For many, college is a time of exploration and learning. Unfortunately, it is also a time when debt piles up.

According to Anthony O’Neal, best-selling author of "The Graduate Survival Guide: 5 Mistakes You Can’t Afford to Make in College," students are graduating from college and entering the workforce with more than $35,000 in debt.

“When they graduate, they are trying to move forward but they are worrying about their past," O’Neal said

O’Neal, who works with financial expert Dave Ramsey and Ramsey Solutions, says there are ways to keep this from happening and outlines what students can do in high school to keep this scenario from becoming a reality.

The first mistake O’Neal says students make is taking out student loans. High school students and middle school students can invest some time to avoid this.

“I suggest that every day they spend one hour cutting off the social media after they finish their homework and look up scholarships and grants.”

His philosophy: The more grants and scholarships you have, the less money you pay out of pocket.

Using credit cards is mistake No. 2. O’Neal advises teens to stay away from the plastic.

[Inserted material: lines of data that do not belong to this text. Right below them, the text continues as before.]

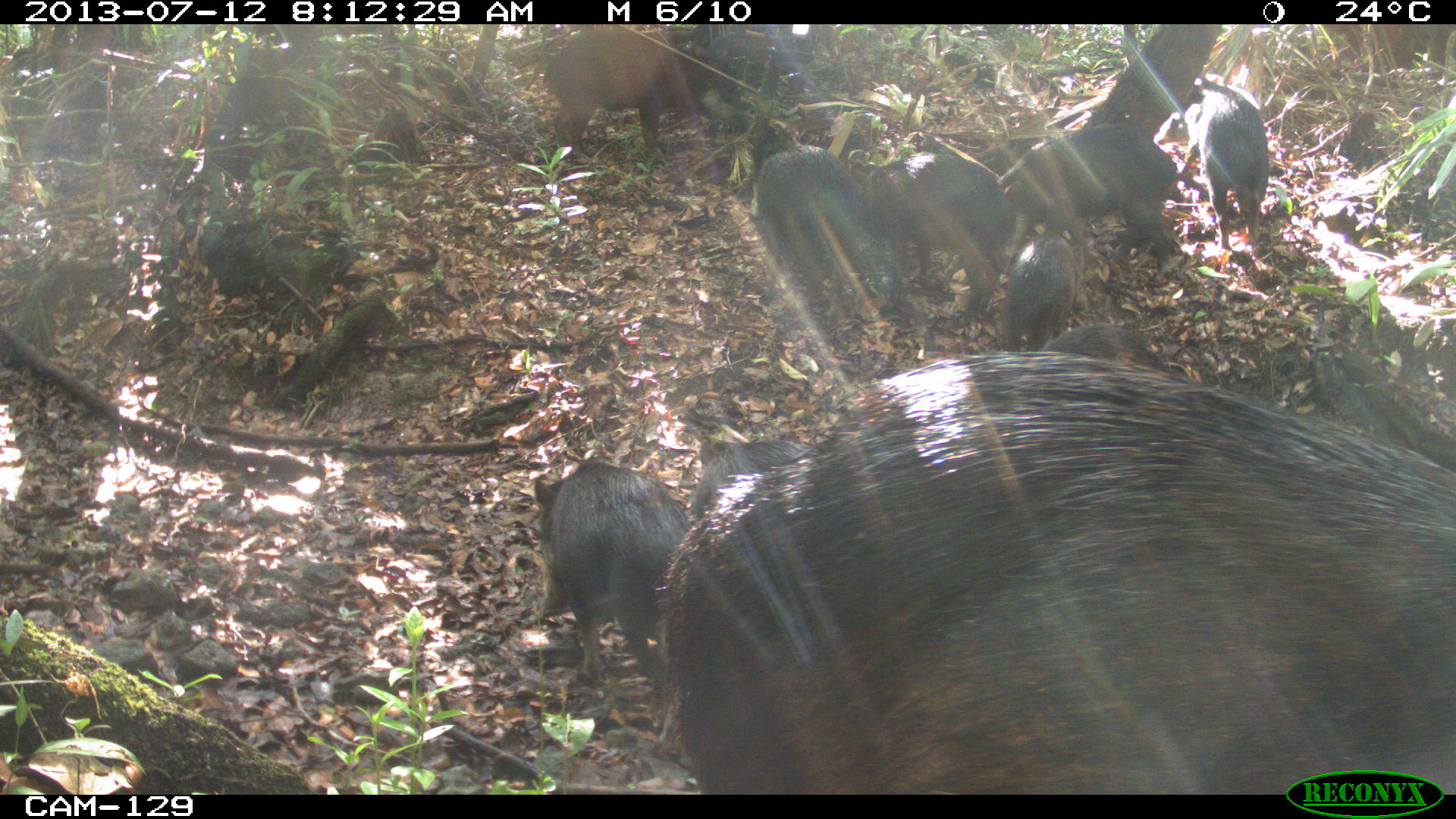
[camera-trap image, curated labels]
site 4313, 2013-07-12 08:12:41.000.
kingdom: Animalia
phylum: Chordata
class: Mammalia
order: Artiodactyla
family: Tayassuidae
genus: Tayassu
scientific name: Tayassu pecari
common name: white-lipped peccary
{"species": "Tayassu pecari (white-lipped peccary)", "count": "20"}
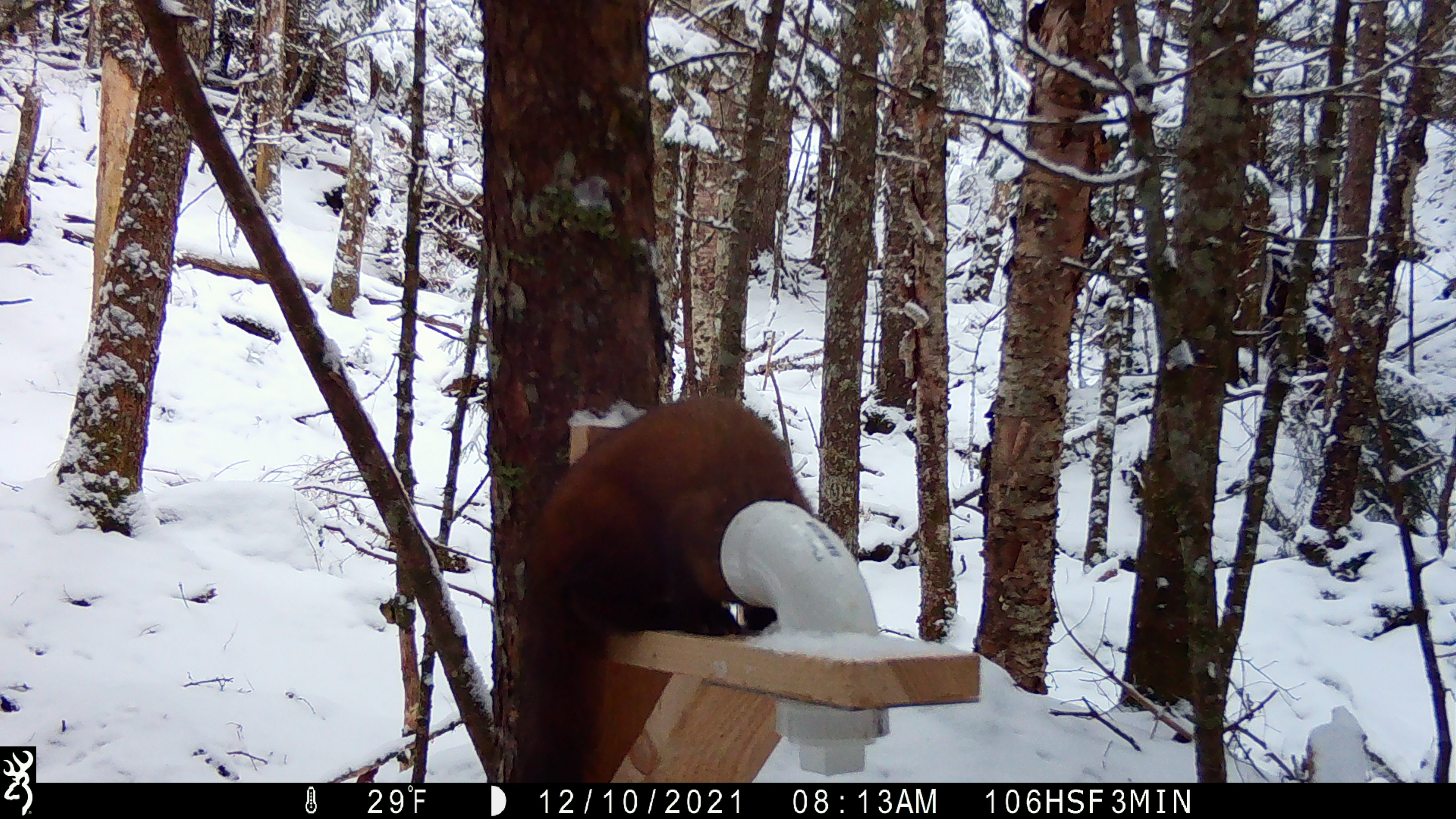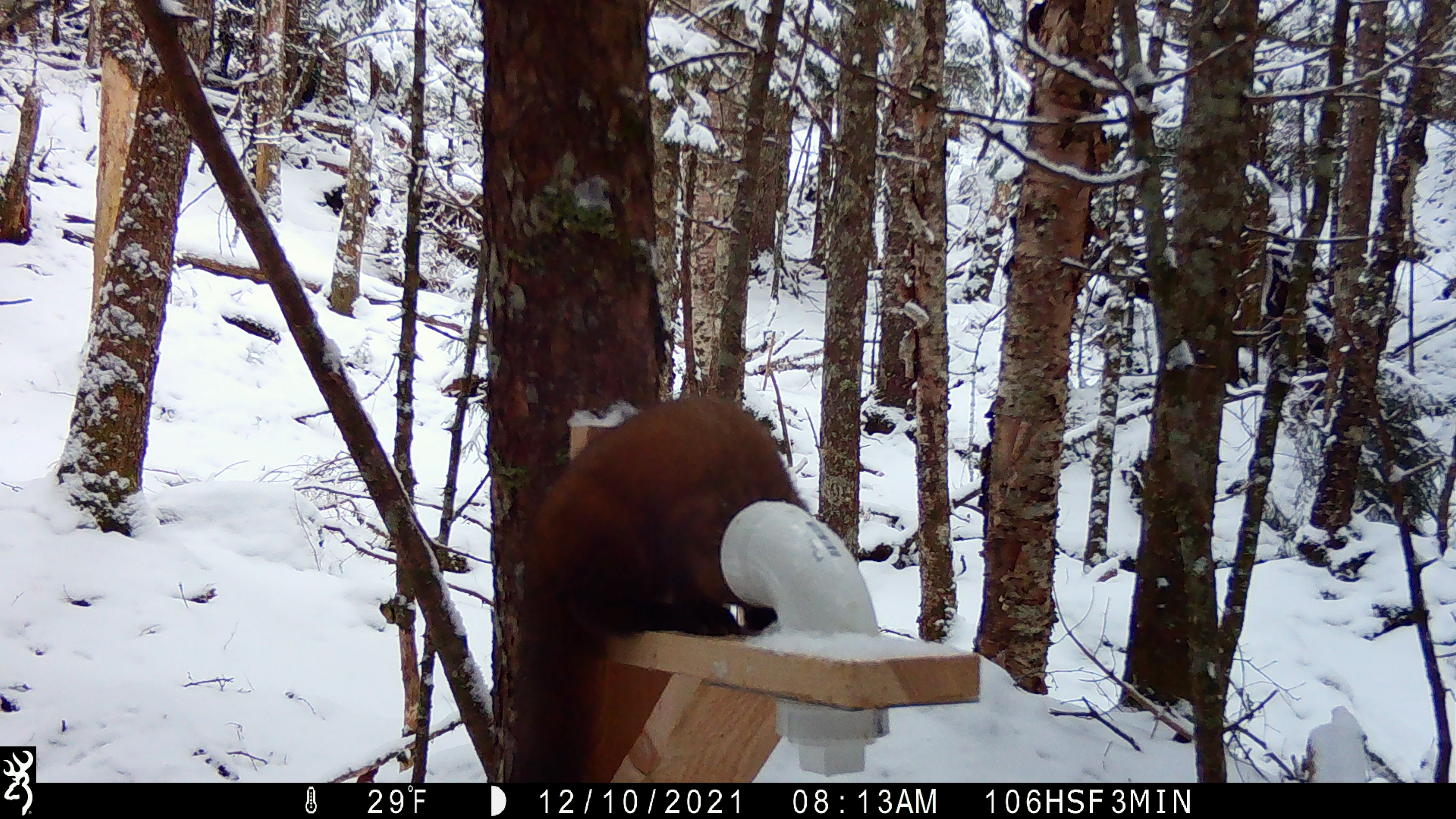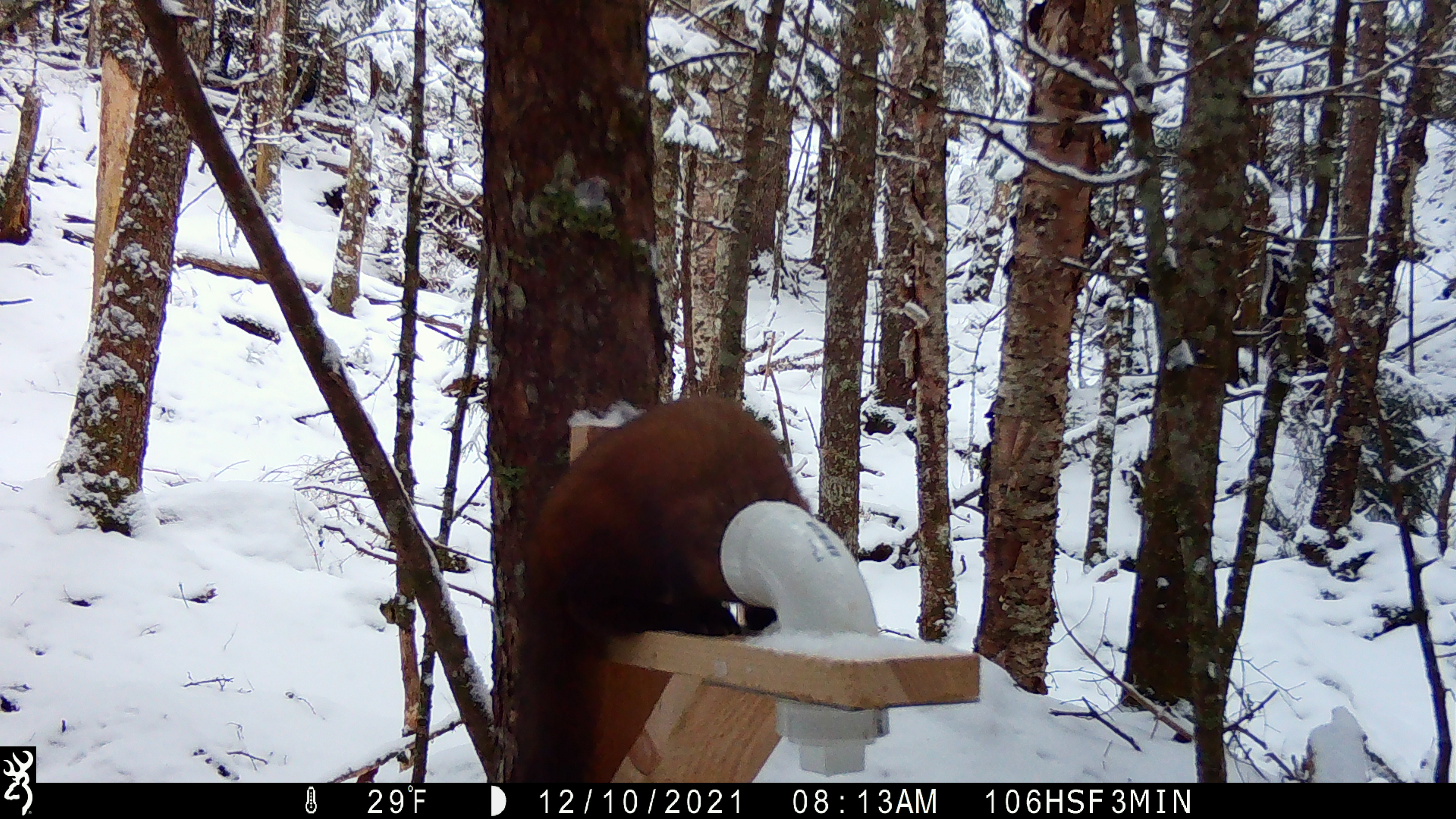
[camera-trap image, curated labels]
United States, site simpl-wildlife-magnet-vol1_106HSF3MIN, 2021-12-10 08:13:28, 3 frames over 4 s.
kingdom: Animalia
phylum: Chordata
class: Mammalia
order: Carnivora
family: Mustelidae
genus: Martes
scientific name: Martes americana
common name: american marten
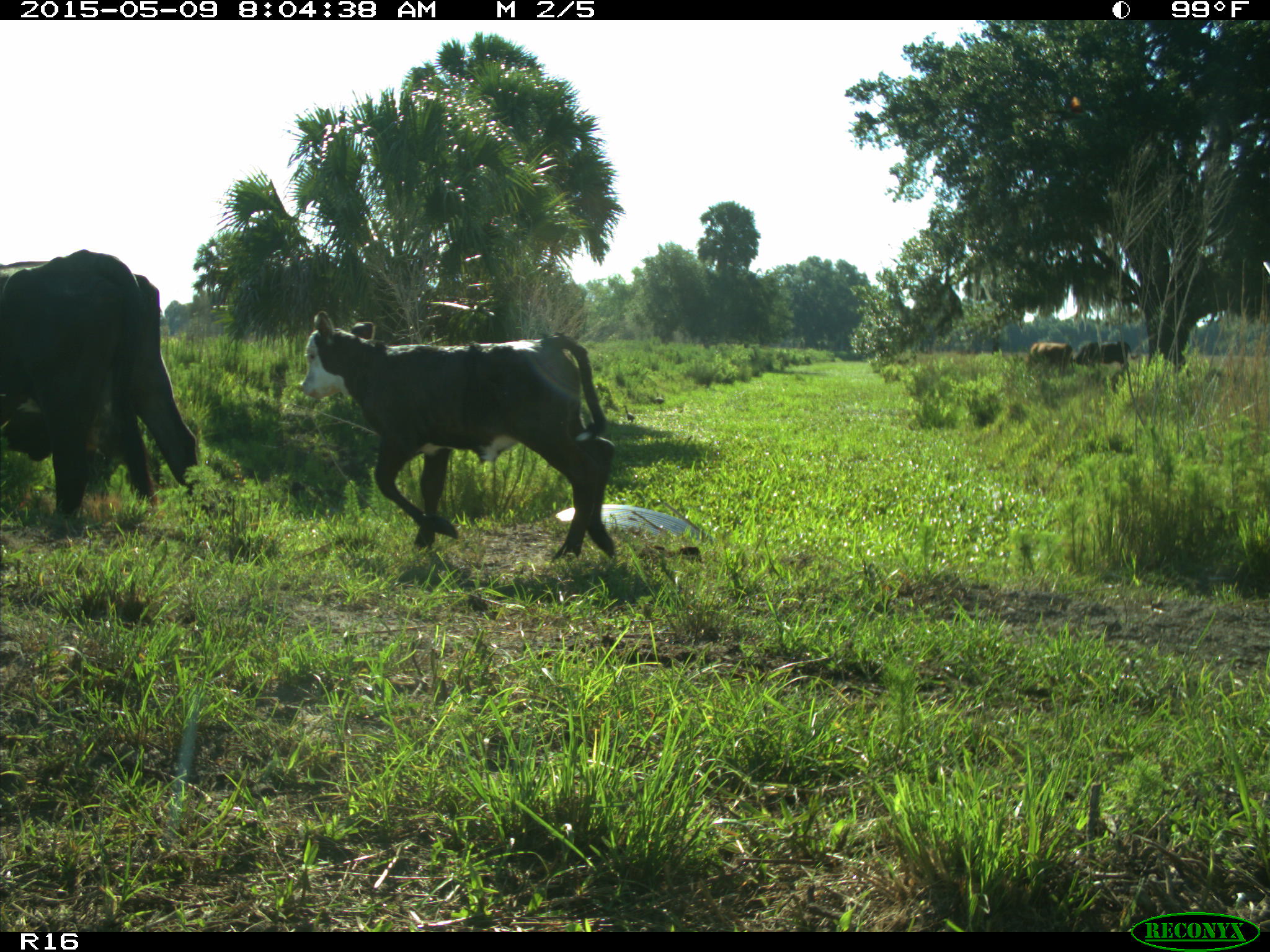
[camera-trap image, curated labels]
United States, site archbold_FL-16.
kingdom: Animalia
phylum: Chordata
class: Mammalia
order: Artiodactyla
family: Bovidae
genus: Bos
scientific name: Bos taurus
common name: domestic cow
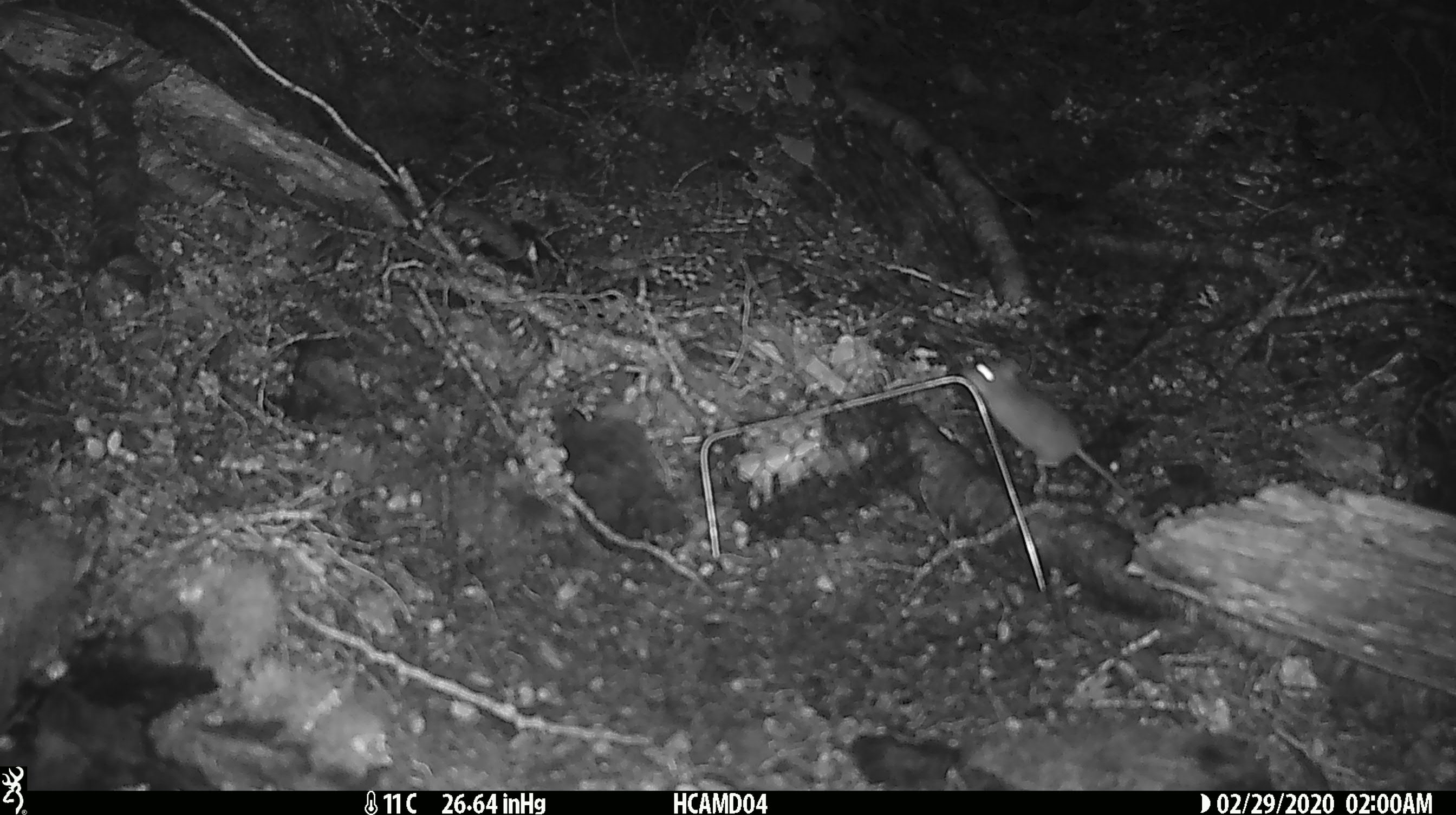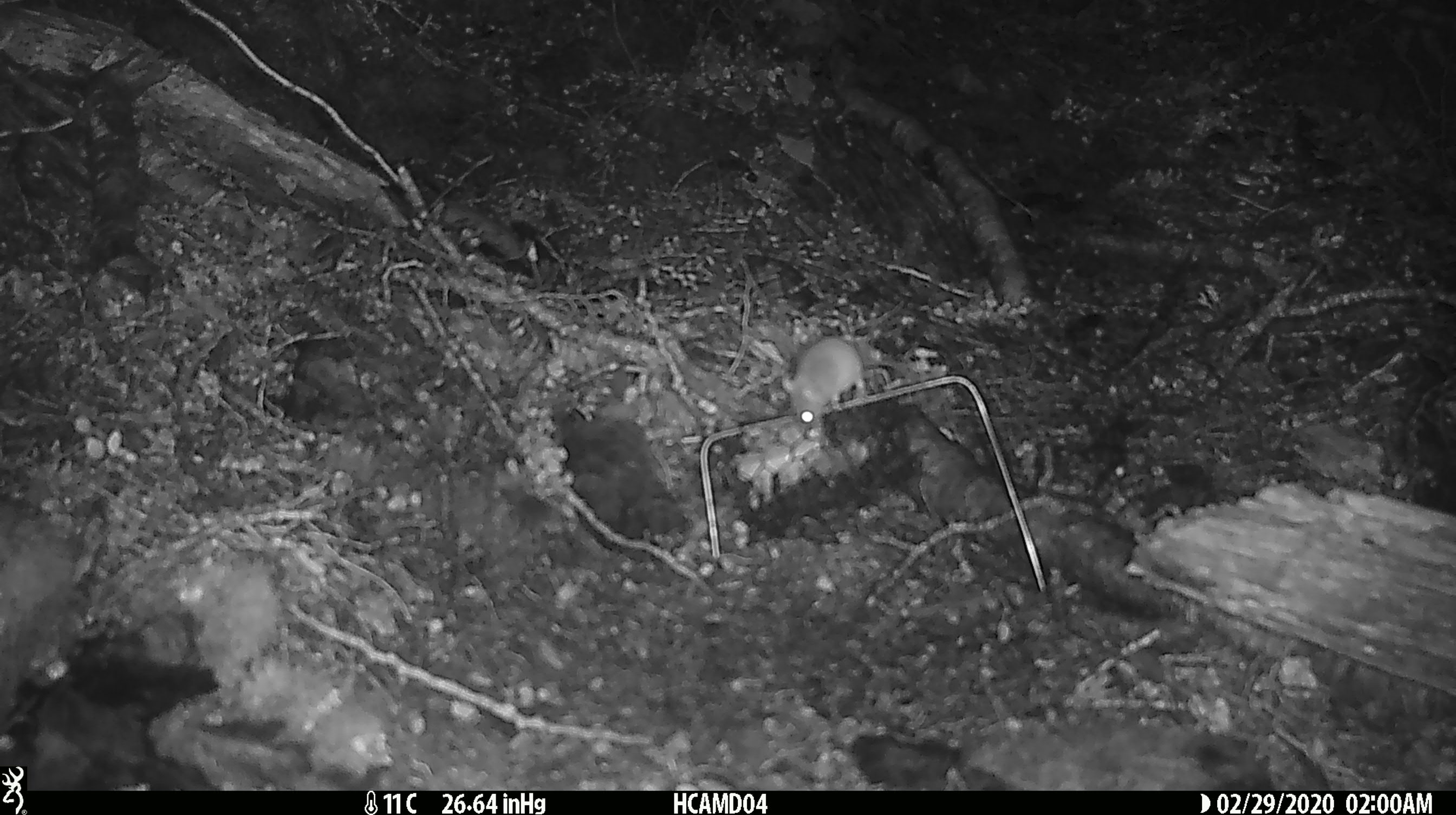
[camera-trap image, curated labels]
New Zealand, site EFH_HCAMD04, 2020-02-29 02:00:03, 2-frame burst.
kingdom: Animalia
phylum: Chordata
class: Mammalia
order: Rodentia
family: Muridae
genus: Mus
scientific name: Mus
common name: mouse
Mouse (Mus).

“When I think about credit cards, I have to pause a bit because it hits me whole," he said. "When I was 18 years old I found myself in $15,000 worth of credit card debt -- $10,000 worth of furniture debit -- just financing everything I could. Because of those choices I became homeless.”

Many say that young people need credit cards to establish credit history. O’Neal calls that a myth.

“What you need is a debit card with a Visa logo on it," he explained. "It is the exact same thing but you are using your own cash.”

Mistake No. 3 is making bad choices. O’Neal stresses the decisions you make today can and will affect your tomorrow.

“We all make dumb choices. Let's just be real. I've made some in the past," he admitted.

He says those bad choices are not limited to financial decisions. The friends you make, the schools you choose, even the things you buy can make an impact. O’Neal advises to take a step back as you make decisions to be sure those are the right decisions for you.

Not having a plan is mistake No 4.

“Have a plan for your money and have a plan for your life," he said. "Make sure these two are congruent and they are working hand in hand.”

Want to go to college? O’Neal advises students to start saving in high school. Do you have the goal to buy a car? Get a plan in place to make that goal a reality. It may not always be easy. There will be times when saving cash may mean saying no to something else.

The fifth mistake is simply not saving money.

“I believe that every high school student should have some sort of work, sweat equity for their future.” O’Neal advises.

He says taking a financial course is a way to move teens in the right direction.

“If a student takes an actual financial course while they are in high school they make on average $243 a month. To you and me, that may not be a lot of money but to a teenager in high school that is some good money.”

Once there is income, it’s time to be intentional with that money. That is why budgeting is key. O’Neal advises teens to have anywhere between $500 and $1,000 saved up for emergencies. He says it is not a matter of if but when they will need to use that cash.

He also says it’s never too early to start saving and budgeting.